Farm Progress

Farmers were urged to ‘get some sheep’ back in 1918 for war effort

As World War I raged, U.S. farmers were asked to raise sheep for meat and for harvesting wool for uniforms.

Jacky Goerzen

November 30, 2017

2 Min Read
GET SHEEP: Farmers in 1918 were being urged to add sheep to their operations in order to help supply meat for feeding troops and wool for making uniforms to clothe the soldiers.

January of 1918 brought a plea from the U.S. government to farmers across America: Get some sheep.

Sheep, it was noted, provide wool for the uniforms of American soldiers fighting World War I. The wool from 20 sheep supplied one uniform. Sheep also supplied meat, and meat and clothing were both badly needed by the troops.

An article in the Jan. 6, 1918, Kansas Farmer noted that six of seven U.S. farms did not have sheep, even though almost every farm could support sheep.

“If you have no sheep, you are failing to do all that is in your power to help win the war,” the article chastised.

70 years ago
Everything was new at one time or another. In February of 1948, it was 2,4-D.

T. F. Yost, director of the Noxious Weed Division for the Kansas State Board of Agriculture, was suggesting that farmers try to chemically kill weeds in growing wheat. Yost said he was not able to make specific recommendations for its use, since “there has been little experimental and no known field-scale work conducted in Kansas” up to that time.

Experiments in Nebraska had shown that the best time for treatment was just as jointing begins or right after bloom. Yost recommended that farmers use the treatment only when weeds were serious enough to reduce yields.

50 years ago
John Deere mounted an aggressive program of tractor safety in January of 1968, advocating for roll bar protection on tractors. Researchers had developed a roll bar protocol that placed a steel frame around and over the tractor operator. The “Roll-Gard” in many cases not only protected the operator, but limited rolls to 90 degrees rather than a complete turnover.

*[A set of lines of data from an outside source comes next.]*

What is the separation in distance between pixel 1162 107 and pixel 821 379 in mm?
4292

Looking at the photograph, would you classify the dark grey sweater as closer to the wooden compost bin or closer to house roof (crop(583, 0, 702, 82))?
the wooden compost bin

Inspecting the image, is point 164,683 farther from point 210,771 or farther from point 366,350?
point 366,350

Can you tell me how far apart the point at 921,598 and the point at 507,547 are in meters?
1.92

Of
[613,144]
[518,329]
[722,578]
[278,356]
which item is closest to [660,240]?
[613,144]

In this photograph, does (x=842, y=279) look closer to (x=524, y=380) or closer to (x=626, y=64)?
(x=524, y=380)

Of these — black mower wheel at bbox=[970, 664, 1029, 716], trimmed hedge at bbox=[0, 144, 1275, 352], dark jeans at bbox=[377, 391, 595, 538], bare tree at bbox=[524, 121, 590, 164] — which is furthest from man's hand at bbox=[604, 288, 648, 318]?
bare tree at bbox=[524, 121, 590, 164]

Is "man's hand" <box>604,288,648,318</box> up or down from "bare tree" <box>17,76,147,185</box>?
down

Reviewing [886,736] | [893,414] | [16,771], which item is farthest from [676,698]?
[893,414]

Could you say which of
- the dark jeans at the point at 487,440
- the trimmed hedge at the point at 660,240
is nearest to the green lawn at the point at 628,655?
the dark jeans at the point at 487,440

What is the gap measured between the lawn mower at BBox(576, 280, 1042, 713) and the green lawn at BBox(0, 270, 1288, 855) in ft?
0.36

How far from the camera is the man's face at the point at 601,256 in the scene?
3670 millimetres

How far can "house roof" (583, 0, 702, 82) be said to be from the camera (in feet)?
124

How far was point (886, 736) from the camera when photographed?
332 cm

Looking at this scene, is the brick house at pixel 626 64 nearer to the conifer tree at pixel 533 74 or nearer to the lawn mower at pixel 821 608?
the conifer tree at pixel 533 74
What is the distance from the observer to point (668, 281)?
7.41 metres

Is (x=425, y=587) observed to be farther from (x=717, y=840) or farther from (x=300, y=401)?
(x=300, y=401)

The program involved giving away a Roll-Gard to each of 3,000 farm communities in hopes of calling attention to the technology. The company also sent out information leaflets to 1.5 million farms, explaining the protective frame.

In 1968, the National Safety Council estimated that tractor overturn accidents annually claimed about 500 lives in the U.S.

20 years ago
There was “pioneering” technology emerging 20 years ago in January of 1998. It was called “precision agriculture” and involved innovative ideas such as yield monitors on combines. Farmers moving toward adopting that technology were encouraged to share their ideas and data with neighboring farmers in the hope of getting a better handle on how it could profitably be used.

Goerzen is executive director of Old Cowtown Museum in Wichita, where she lives with her husband, Matt, their four children, three cats and a dog.